_TUGAS ANDA_
Jawablah pertanyaan berikut berdasarkan teks tentang wakaf uang.
(a) Berapa jumlah dinar yang diwakafkan di jalan Allah dalam perkataan Imam Al-Zuhri?
(b) Kepada siapa keuntungan dari uang yang diinvestasikan itu diserahkan?
(c) Sejak kapan wakaf uang sudah dikenal dan dipraktikkan?

_TEKS BACAAN_
Dari Imam Al-Zuhri bahwasanya ia berkata, “Tentang seseorang yang mewakafkan seribu dinar di jalan Allah, dan uang tersebut diberikan kepada pembantunya untuk diinvestasikan, kemudian keuntungannya diserahkan kepada orang-orang miskin dan kerabat”. (Shahih Bukhari, 4/14)
Wakaf uang ternyata sudah dikenal dan dipraktekkan sejak awal abad kedua Hijriyah. Pada abad itu, Imam az-Zuhri memfatwakan bahwa wakaf uang hukumnya jawaz (boleh). Bahkan Majelis Ulama Indonesia dan Ormas-Ormas Islam di Indonesia menjadikan fatwa wakaf uang boleh dijadikan rujukan sumber hukum.

_DAFTAR CATATAN_
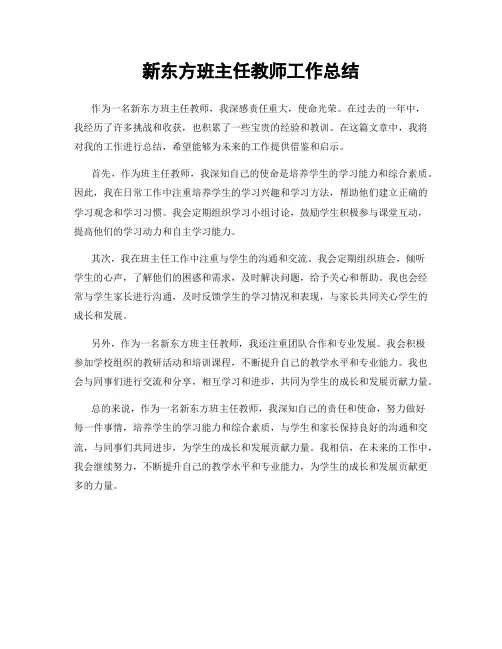 新东方班主任教师工作总结

作为一名新东方班主任教师，我深感责任重大，使命光荣。在过去的一年中，我经历了许多挑战和收获，也积累了一些宝贵的经验和教训。在这篇文章中，我将对我的工作进行总结，希望能够为未来的工作提供借鉴和启示。

首先，作为班主任教师，我深知自己的使命是培养学生的学习能力和综合素质。因此，我在日常工作中注重培养学生的学习兴趣和学习方法，帮助他们建立正确的学习观念和学习习惯。我会定期组织学习小组讨论，鼓励学生积极参与课堂互动，提高他们的学习动力和自主学习能力。

其次，我在班主任工作中注重与学生的沟通和交流。我会定期组织班会，倾听学生的心声，了解他们的困惑和需求，及时解决问题，给予关心和帮助。我也会经常与学生家长进行沟通，及时反馈学生的学习情况和表现，与家长共同关心学生的成长和发展。

另外，作为一名新东方班主任教师，我还注重团队合作和专业发展。我会积极参加学校组织的教研活动和培训课程，不断提升自己的教学水平和专业能力。我也会与同事们进行交流和分享，相互学习和进步，共同为学生的成长和发展贡献力量。

总的来说，作为一名新东方班主任教师，我深知自己的责任和使命，努力做好每一件事情，培养学生的学习能力和综合素质，与学生和家长保持良好的沟通和交流，与同事们共同进步，为学生的成长和发展贡献力量。我相信，在未来的工作中，我会继续努力，不断提升自己的教学水平和专业能力，为学生的成长和发展贡献更多的力量。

_PEMBAHASAN JAWABAN_
(a) Seribu dinar.
(b) Kepada orang-orang miskin dan kerabat.
(c) Sejak awal abad kedua Hijriyah.